If No One Knows About Your Sustainability Policy, Does It Really Exist?
When I first started working on sustainability communications with one of my clients, I admit that I wasn’t terribly enthused. My personal history with corporate sustainability initiatives wasn’t exactly inspiring. But I’ve been independent for more than a decade and don’t usually see the inner workings of my client companies. Surely there have been policy improvements over the years, right?
So, I took an informal poll of friends who work at organizations ranging from 1,000-70,000 employees to see what their companies were doing about sustainability.
- “I think we have a solar roof.”
- “There are maybe four different kinds of recycling cans in the cafeteria. They’re poorly marked, so no one knows what goes where.”

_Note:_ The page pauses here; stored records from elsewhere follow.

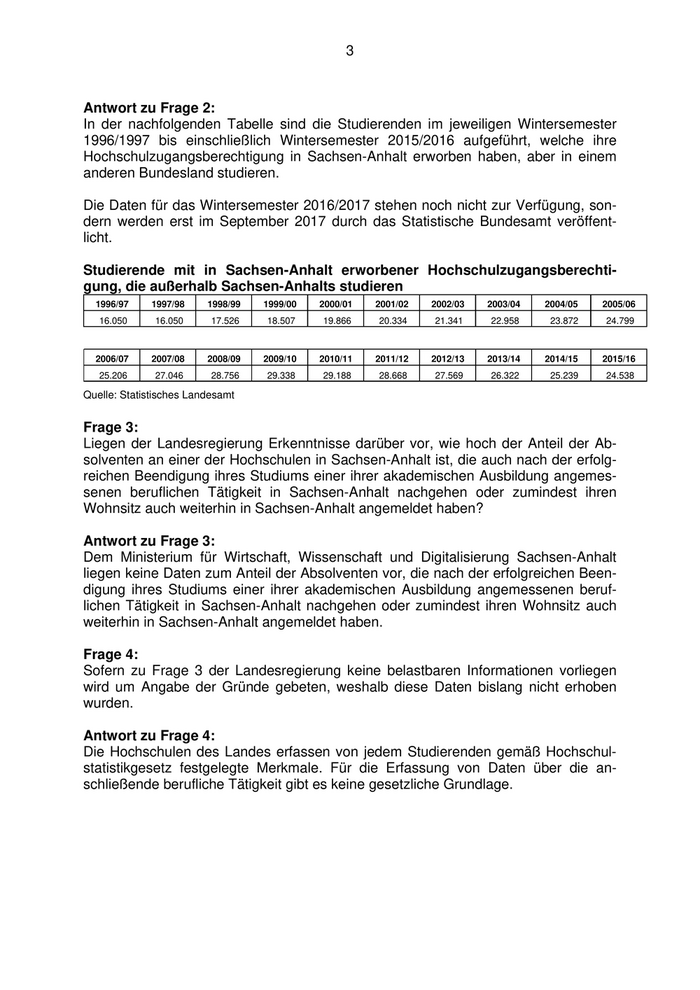 3

**Antwort zu Frage 2:**
In der nachfolgenden Tabelle sind die Studierenden im jeweiligen Wintersemester 1996/1997 bis einschließlich Wintersemester 2015/2016 aufgeführt, welche ihre Hochschulzugangsberechtigung in Sachsen-Anhalt erworben haben, aber in einem anderen Bundesland studieren.

Die Daten für das Wintersemester 2016/2017 stehen noch nicht zur Verfügung, sondern werden erst im September 2017 durch das Statistische Bundesamt veröffentlicht.

**Studierende mit in Sachsen-Anhalt erworbener Hochschulzugangsberechtigung, die außerhalb Sachsen-Anhalts studieren**

| 1996/97 | 1997/98 | 1998/99 | 1999/00 | 2000/01 | 2001/02 | 2002/03 | 2003/04 | 2004/05 | 2005/06 |
|---|---|---|---|---|---|---|---|---|---|
| 16.050 | 16.050 | 17.526 | 18.507 | 19.866 | 20.334 | 21.341 | 22.958 | 23.872 | 24.799 |

| 2006/07 | 2007/08 | 2008/09 | 2009/10 | 2010/11 | 2011/12 | 2012/13 | 2013/14 | 2014/15 | 2015/16 |
|---|---|---|---|---|---|---|---|---|---|
| 25.206 | 27.046 | 28.756 | 29.338 | 29.188 | 28.668 | 27.569 | 26.322 | 25.239 | 24.538 |

Quelle: Statistisches Landesamt

**Frage 3:**
Liegen der Landesregierung Erkenntnisse darüber vor, wie hoch der Anteil der Absolventen an einer der Hochschulen in Sachsen-Anhalt ist, die auch nach der erfolgreichen Beendigung ihres Studiums einer ihrer akademischen Ausbildung angemessenen beruflichen Tätigkeit in Sachsen-Anhalt nachgehen oder zumindest ihren Wohnsitz auch weiterhin in Sachsen-Anhalt angemeldet haben?

**Antwort zu Frage 3:**
Dem Ministerium für Wirtschaft, Wissenschaft und Digitalisierung Sachsen-Anhalt liegen keine Daten zum Anteil der Absolventen vor, die nach der erfolgreichen Beendigung ihres Studiums einer ihrer akademischen Ausbildung angemessenen beruflichen Tätigkeit in Sachsen-Anhalt nachgehen oder zumindest ihren Wohnsitz auch weiterhin in Sachsen-Anhalt angemeldet haben.

**Frage 4:**
Sofern zu Frage 3 der Landesregierung keine belastbaren Informationen vorliegen wird um Angabe der Gründe gebeten, weshalb diese Daten bislang nicht erhoben wurden.

**Antwort zu Frage 4:**
Die Hochschulen des Landes erfassen von jedem Studierenden gemäß Hochschulstatistikgesetz festgelegte Merkmale. Für die Erfassung von Daten über die anschließende berufliche Tätigkeit gibt es keine gesetzliche Grundlage.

- “The conference room motion-sensor lights turn off if you’re not moving around enough, which happens roughly every 10 minutes.”
Not terribly inspiring, but I figured that there must be more to the story. I asked some follow-up questions about climate action, or reducing inequalities, or any of the 17 United Nations Sustainable Development Goals. Only one person replied with anything other than a shrug. “We have a diversity policy,” she explained. “But that seems more related to covering their butts in case of harassment or discrimination, rather than bringing in people or partnerships with diverse ideas and approaches.”

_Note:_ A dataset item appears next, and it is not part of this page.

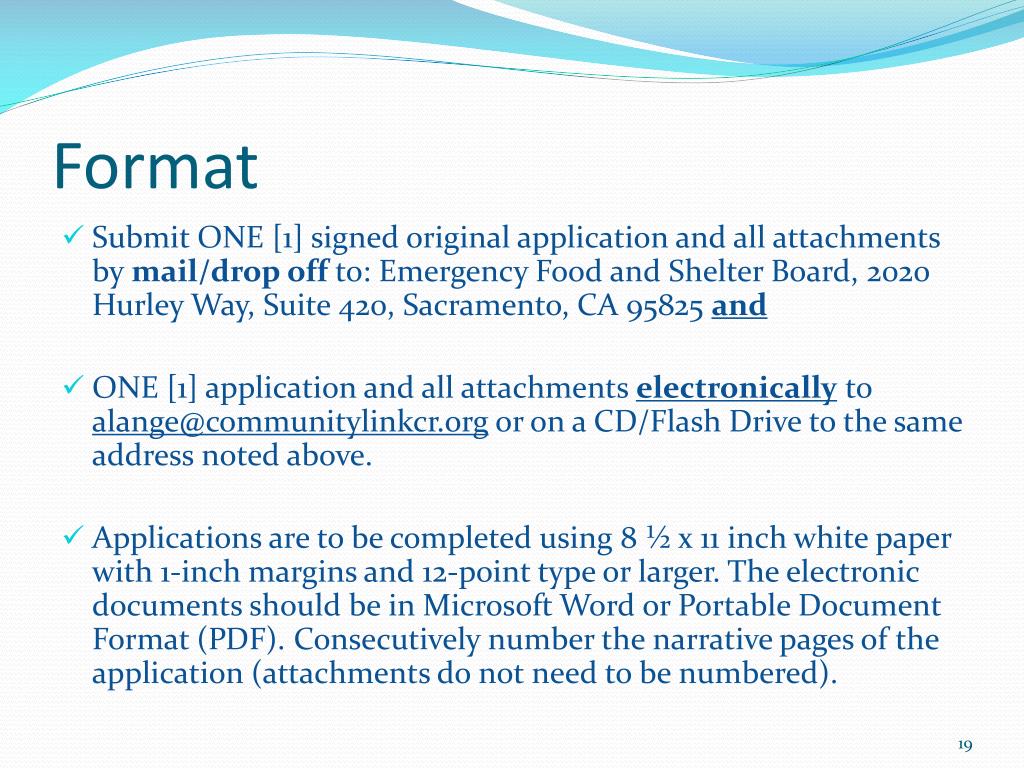 Format

✓ Submit ONE [1] signed original application and all attachments by mail/drop off to: Emergency Food and Shelter Board, 2020 Hurley Way, Suite 420, Sacramento, CA 95825 and

✓ ONE [1] application and all attachments electronically to alange@communitylinkcr.org or on a CD/Flash Drive to the same address noted above.

✓ Applications are to be completed using 8 ½ x 11 inch white paper with 1-inch margins and 12-point type or larger. The electronic documents should be in Microsoft Word or Portable Document Format (PDF). Consecutively number the narrative pages of the application (attachments do not need to be numbered).

19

The UN Sustainable Development Agenda is fairly straightforward at its heart: mobilizing efforts of governments, businesses, and society to improve lives and build a better world. But why are we not hearing about it?
It is possible that these American companies aren’t buying into the UN SDGs? This is probably partly true, given the current political climate. But as I did some research, I discovered that some of the companies did have sustainability policies in place. They simply weren’t communicating them effectively.
The Importance of Sustainability Communications
The “if a tree falls in the forest”* thought experiment seems to apply here. Commitment to sustainability can be heavily influenced by perception. If a company is loud and proud about its commitment to the UN SDGs, that puts pressure on its competitors to demonstrate a similar level of commitment. Conversely, if the same company isn’t communicating its efforts – to employees, customers, or investors – there’s no social pressure to improve conditions for people or the planet.
Clearly, there’s a huge opportunity here. I’m looking forward to doing more exploration in the area of sustainability communications in 2018 and beyond.
* For those who aren’t familiar with the full text: If a tree falls in the forest, and no one is there to hear it, does it make a sound?